There has been an overwhelming frequency of homicides against transgender Americans in 2017, with an average of more than two murders per month nationally. Unfortunately, Georgia was at the forefront of this alarming epidemic, both in terms of numbers and the diversity of threats, with four transgender residents killed by strangers, intimate partners and law enforcement.
The year also saw the passing of groundbreaking local LGBT politicians and artists, gracious philanthropists and longtime nemeses. Here are a few of the notable deaths of 2017:
Long had largely receded from public life after the sex scandal until he appeared in an online video, looking gaunt and frail, a few months before his death.
Joan Garner deployed the same grit and optimism that resulted in her being the first openly LGBT politician elected to the Fulton County Commission in 2010 in her battle against breast cancer, which she succumbed to April 18. A longtime activist for LGBT equality, Garner was also a powerhouse for progressive causes, and her death was mourned by many Democratic politicians.
Garner is survived by her wife, Fulton County State Court Judge Jane Morrison.
Augusta resident Rowan Feldhaus sought to change his legal name via a routine court process in 2016, but was denied the name change by a transphobic judge. Along with the help of Lambda Legal, Feldhaus appealed the judge’s denial, and in January the Georgia Court of Appeals unanimously reversed the lower court’s order.
Earl English had a larger-than-life charisma, which made it all the harder for his friends, family and co-workers to understand why his life would end as brutally as it did May 16. DeKalb County police found the 28-year-old gay man inside his home with a plastic bag over his head and gunshot wound in his arm. Police ruled English’s death a homicide, but as of October had made no progress in identifying any suspects.
“He was the type of person if you knew him you loved him,” English’s friend, Tubyous Hawes told the AJC.
Ava Le’Ray Barrin
Athens resident Ava Le’Ray Barrin was shot to death on June 25 when an argument between two groups of transgender friends escalated into gunfire.
“I remember a girl who loved to make people laugh,” one of Barrin’s friends wrote in an online obituary. “A girl who gave me the strength and the courage to find myself … and will remain my beautiful angel.”
Tee Tee Dangerfield
Transgender East Point resident Tee Tee Dangerfield, 32, was shot and killed in her car July 31, and police have arrested a suspect they say was captured on surveillance cameras with Dangerfield just before her murder.
Dangerfield was remembered as a skilled server and union shop steward, whose airport co-workers organized one of two local memorial services.

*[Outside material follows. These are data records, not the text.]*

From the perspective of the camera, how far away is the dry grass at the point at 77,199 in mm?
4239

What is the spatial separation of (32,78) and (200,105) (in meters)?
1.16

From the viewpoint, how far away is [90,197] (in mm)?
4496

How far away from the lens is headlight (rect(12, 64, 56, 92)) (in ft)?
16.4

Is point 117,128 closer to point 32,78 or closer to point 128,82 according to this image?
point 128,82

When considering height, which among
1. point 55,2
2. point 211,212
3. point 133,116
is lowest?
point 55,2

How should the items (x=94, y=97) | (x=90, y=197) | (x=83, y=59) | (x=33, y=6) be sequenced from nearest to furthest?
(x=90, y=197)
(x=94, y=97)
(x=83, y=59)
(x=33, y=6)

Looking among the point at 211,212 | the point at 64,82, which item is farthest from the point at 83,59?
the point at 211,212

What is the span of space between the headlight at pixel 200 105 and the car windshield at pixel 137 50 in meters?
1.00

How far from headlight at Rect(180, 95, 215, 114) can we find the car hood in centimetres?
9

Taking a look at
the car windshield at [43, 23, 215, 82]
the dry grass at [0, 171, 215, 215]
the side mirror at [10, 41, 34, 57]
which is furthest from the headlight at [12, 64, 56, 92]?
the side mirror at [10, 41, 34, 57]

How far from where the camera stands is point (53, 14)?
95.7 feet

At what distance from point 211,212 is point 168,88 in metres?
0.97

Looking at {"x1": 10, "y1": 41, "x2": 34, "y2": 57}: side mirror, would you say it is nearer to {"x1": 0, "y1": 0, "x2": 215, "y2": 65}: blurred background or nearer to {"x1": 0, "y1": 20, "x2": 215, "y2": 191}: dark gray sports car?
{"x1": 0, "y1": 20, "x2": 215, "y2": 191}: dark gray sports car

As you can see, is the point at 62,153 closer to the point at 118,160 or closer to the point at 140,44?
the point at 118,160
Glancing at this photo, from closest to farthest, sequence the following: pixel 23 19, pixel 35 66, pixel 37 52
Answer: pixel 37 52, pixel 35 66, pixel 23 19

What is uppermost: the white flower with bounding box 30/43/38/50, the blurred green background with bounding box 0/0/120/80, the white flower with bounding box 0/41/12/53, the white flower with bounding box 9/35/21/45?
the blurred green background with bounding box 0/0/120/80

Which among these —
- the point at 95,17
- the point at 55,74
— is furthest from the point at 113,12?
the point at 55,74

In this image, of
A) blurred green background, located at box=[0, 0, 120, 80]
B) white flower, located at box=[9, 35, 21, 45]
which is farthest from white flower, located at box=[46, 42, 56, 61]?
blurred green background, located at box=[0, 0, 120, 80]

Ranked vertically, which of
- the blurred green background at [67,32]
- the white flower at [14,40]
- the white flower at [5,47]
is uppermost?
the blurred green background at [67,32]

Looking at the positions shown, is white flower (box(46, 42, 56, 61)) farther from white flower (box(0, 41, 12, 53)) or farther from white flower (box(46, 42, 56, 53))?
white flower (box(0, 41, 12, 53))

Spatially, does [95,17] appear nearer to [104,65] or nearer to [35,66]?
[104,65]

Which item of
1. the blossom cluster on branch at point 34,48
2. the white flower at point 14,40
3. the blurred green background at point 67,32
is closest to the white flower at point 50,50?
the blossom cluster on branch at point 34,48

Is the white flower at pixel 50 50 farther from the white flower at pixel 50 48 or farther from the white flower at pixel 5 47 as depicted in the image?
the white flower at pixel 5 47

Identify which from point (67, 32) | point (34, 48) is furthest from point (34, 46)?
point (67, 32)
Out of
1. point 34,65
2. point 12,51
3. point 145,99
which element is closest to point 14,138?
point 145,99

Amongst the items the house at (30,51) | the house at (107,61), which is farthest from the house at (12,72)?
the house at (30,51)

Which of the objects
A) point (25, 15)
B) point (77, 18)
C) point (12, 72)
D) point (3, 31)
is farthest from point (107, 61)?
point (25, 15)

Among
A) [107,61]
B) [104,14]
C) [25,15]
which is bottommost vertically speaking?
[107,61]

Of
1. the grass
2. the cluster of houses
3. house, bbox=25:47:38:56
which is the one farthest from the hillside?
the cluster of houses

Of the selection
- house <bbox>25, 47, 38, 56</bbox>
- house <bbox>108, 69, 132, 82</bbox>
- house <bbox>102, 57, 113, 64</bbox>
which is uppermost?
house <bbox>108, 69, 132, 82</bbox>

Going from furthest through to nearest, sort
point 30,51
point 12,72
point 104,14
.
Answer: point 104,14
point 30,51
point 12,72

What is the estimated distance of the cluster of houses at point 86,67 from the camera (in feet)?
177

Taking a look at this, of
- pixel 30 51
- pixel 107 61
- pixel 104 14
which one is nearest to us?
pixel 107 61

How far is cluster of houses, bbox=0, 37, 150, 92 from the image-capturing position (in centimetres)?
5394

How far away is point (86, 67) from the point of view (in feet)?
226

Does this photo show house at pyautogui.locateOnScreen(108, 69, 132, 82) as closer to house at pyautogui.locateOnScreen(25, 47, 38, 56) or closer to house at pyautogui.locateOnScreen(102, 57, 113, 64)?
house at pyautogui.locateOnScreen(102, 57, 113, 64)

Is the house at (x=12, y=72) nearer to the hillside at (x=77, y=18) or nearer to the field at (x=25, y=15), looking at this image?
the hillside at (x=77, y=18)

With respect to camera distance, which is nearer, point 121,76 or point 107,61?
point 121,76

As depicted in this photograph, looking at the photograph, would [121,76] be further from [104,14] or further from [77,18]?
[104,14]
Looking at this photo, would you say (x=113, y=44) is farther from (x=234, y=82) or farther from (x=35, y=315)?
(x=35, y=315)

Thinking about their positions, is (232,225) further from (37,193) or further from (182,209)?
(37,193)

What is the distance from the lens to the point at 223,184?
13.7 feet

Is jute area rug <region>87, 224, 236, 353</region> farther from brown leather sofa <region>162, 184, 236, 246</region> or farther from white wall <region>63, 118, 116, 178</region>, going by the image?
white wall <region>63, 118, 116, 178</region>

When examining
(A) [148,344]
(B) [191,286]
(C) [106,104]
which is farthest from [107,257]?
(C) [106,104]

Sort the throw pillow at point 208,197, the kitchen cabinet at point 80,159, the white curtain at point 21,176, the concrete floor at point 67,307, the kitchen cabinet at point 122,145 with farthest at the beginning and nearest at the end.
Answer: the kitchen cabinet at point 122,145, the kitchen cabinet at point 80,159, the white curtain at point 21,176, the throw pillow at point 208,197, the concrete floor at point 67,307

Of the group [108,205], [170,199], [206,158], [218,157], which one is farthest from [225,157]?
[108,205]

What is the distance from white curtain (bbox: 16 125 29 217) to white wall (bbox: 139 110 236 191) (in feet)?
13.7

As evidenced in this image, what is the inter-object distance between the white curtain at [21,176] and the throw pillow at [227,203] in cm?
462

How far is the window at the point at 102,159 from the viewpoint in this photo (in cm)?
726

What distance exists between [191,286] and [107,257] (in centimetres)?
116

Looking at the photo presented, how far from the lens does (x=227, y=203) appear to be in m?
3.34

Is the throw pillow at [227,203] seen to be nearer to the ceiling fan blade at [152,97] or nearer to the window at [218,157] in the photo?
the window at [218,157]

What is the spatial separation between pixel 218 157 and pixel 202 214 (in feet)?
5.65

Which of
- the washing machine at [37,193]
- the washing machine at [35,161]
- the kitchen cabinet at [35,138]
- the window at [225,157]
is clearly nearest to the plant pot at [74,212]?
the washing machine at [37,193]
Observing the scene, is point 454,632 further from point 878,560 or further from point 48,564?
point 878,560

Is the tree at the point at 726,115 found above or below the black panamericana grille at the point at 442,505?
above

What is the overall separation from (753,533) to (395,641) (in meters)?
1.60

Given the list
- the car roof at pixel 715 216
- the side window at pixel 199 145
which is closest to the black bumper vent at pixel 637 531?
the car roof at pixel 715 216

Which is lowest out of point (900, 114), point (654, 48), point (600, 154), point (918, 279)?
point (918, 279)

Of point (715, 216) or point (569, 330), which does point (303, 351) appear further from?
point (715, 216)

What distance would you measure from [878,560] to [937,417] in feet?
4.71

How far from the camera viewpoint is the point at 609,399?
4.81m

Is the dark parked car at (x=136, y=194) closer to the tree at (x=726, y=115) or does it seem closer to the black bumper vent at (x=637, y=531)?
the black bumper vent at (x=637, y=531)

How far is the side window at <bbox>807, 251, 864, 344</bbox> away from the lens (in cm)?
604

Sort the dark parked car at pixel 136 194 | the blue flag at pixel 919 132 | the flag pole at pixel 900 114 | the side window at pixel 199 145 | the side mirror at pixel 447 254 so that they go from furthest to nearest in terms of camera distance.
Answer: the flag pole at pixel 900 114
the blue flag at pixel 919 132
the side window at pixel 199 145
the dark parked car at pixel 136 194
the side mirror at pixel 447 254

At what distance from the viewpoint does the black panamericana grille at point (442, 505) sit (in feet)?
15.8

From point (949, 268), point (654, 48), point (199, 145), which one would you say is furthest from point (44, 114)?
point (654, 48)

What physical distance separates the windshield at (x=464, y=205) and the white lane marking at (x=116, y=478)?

In 1984, the groundbreaking Atlanta lesbian playwright Rebecca Ranson wrote “Warren,” one of the first plays to deal with the then-nascent AIDS crisis, with a portion of the proceeds supporting urgently needed research.
On Sept. 16, Georgia Tech police received calls of a person on campus with a weapon, and soon four officers were surrounding senior Scout Schultz, ordering them to put down a multipurpose tool that included a small knife. Schultz, who identified as bisexual and nonbinary and served as president of the university’s Pride Alliance organization, reportedly refused to drop the tool, while telling the officers, “Shoot me.”
Video footage from that night shows Schultz, who had previously attempted suicide, slowly advancing in the direction of one of the officers before being shot and killed by police. Schultz’s family and peers have described their death as “suicide-by-cop,” and an illustration of the need for more mental health resources for Tech students.
“If I needed anything she would give it to me,” Monroe told the Macon Telegraph. “She would give me the clothes off her back.”
“I just want to be able to fight in a very creative way, that I can leave my mark on here,” Atlanta resident Antron-Reshaud Olukayode told TheBody.com about living with HIV. “When I do leave — and say that I fought the good fight, and I left some color for the world.”
The poet, painter and self-described “artivist” departed this world Nov. 12, having decorated it with his bright aura.
Pamm Burdett did her best to keep good deeds under the radar, but those familiar with her work on behalf of the Lloyd E. Russell Foundation knew Burdett’s generosity and commitment to LGBT Atlanta were boundless.
She helped fund the early days of Georgia Voice, was instrumental in the creation of The Phillip Rush Center and aided countless causes and individuals throughout LGBT Atlanta. Burdett died Nov. 17 after an extended illness.